Beautifully thought out and movingly delivered.

Beautifully thought out and movingly delivered. Keep up the good work.
Regards to your husband. Toronto misses you all. Be well.

(9) sharon, January 8, 2008 9:15 AM

I enjoy your shirum weekly. I agree with the mezuzahs, and how about kashrus? Learning for 15 minutes a day to strengthen his Jewishness? Listening to an aish lecture on his MP3 while he's driving?

(8) Anonymous, January 8, 2008 9:11 AM

Dear Lori,
I knew someone by the name of Yan Palatnik a long time ago. He emigrated to America in 1974 from Odessa, Ukrain. I wonder if he is related to you.

On a different note, my husband and I are baal teshuva. We discovered Jedaism 5 years ago and became orthodox. The problem is that our 3 daughters are all adults now, between the ages of 24 and 30 and they do not share (to put it mildly) our love for Jedaism. Everything you've said on your video is so true but it's too late for us. I hope that other Jews who have children of a younger age heed your advise and bring yidishkait into their home.
I recently bought your book, "Friday night and Beyond". My husband and I read it on Shabat and we love it.
We do a lot of kirruv, we opened a shul in our neighborhood as well.
We'd like to buy a dozen or so of that book and give them out to people who are starting out on the path of Torah.
Is there any way to get it at a discount? We are not very rich and supporting a shul is a costly undertaking.
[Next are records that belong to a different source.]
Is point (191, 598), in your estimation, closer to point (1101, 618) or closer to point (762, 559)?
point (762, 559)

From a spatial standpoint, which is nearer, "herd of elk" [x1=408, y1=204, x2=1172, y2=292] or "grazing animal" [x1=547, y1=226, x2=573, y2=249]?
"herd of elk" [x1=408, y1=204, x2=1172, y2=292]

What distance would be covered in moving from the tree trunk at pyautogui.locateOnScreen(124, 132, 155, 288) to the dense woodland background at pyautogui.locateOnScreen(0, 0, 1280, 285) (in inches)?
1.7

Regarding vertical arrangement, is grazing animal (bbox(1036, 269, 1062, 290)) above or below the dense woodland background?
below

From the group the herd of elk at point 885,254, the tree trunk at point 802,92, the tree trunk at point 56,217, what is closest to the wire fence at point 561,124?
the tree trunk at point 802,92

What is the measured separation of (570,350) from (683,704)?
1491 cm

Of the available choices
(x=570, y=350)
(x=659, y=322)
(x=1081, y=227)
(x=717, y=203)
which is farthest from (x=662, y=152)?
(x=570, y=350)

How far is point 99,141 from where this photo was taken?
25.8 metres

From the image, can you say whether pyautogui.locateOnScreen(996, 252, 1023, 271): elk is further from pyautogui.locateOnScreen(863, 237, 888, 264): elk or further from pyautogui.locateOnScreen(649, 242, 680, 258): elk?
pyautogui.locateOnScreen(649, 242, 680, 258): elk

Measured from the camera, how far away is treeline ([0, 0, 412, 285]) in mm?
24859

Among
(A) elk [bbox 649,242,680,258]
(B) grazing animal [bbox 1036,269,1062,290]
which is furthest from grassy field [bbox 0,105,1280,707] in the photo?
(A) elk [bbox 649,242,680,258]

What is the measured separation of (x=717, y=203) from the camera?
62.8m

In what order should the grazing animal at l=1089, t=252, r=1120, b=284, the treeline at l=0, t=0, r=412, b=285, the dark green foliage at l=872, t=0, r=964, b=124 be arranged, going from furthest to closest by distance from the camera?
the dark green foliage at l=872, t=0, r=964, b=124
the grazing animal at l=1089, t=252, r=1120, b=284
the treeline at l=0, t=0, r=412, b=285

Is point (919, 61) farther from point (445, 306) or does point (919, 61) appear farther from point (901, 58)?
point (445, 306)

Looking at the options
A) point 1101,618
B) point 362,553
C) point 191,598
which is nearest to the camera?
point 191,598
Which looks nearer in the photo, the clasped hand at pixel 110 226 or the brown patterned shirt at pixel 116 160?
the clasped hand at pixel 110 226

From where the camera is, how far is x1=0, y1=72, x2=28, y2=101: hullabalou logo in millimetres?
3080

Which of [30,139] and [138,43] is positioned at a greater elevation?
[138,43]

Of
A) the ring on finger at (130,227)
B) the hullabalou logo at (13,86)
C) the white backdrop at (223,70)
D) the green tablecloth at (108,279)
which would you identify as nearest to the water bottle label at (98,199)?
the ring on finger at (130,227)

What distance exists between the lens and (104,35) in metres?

We think your book is perfect for a newcomer.
Please send your response to
Thank you in advance,

(7) Melech Michaels, Sofer, January 8, 2008 8:45 AM

# 3 for single Jewish mom

Rachel, for a single Jewish mother such as yourself,number three should be to put kosher mezuzos on all of your doors.

(6) Rachel, January 8, 2008 8:36 AM


I am sitting here crying after watching this, remembering my Papa and his tefillin. I always saw strength when I watched him pray. What would number 3 be for a single Jewish mom who already does the first 2, but obviously can't do number 3?

(5) anonymous, January 8, 2008 8:35 AM

I listen to your shiurum weekly. This is greatly on point. I recently married and recoil from the Yidlach who say " long as you're happy.." to a child in regard to intermarriage at a young age. The metamessage is you won't necessarily be happy in a Jewish marriage. We need, as the Lubavitcher Rebbe said, to make a Jewish home, with books, shabbos and pride that will foster the same in forging elements for a healthy decision in marriage and lifestyle.

(4) Ilene, January 8, 2008 7:55 AM

so true

This brought me to tears as I remembered the image of my recently departed mother every Friday lighting the Shabbos candles. Lori is right, that image is burned into my hard drive.
Thank you Lori for your all your wonderful presentations.

(3) yael mermelstein, January 7, 2008 12:59 AM

This was beautiful- made me cry with happiness for what I have and what I can give over to my children,ache for those who don't know the beauty of Shabboss and Torah, and injected me with optimism that everyone can attain a connection to G-d with these small simple steps. Lori- you are really something special!

(2) Anonymous, January 6, 2008 8:39 PM

Hi Lori!
I must say, I am a HUGE fan of your shiurs!I was so excited to see that you put up a new shiur just now. It's your little words of wisdom that push me forward and remind me that Hashem loves us. Thank you.

(1) Aaron, January 6, 2008 6:08 AM

very nice story

These are things that I currently do today. But when I hear this story it inspires me to observe these mitzvot with even greater kavana(sincerity/commitment).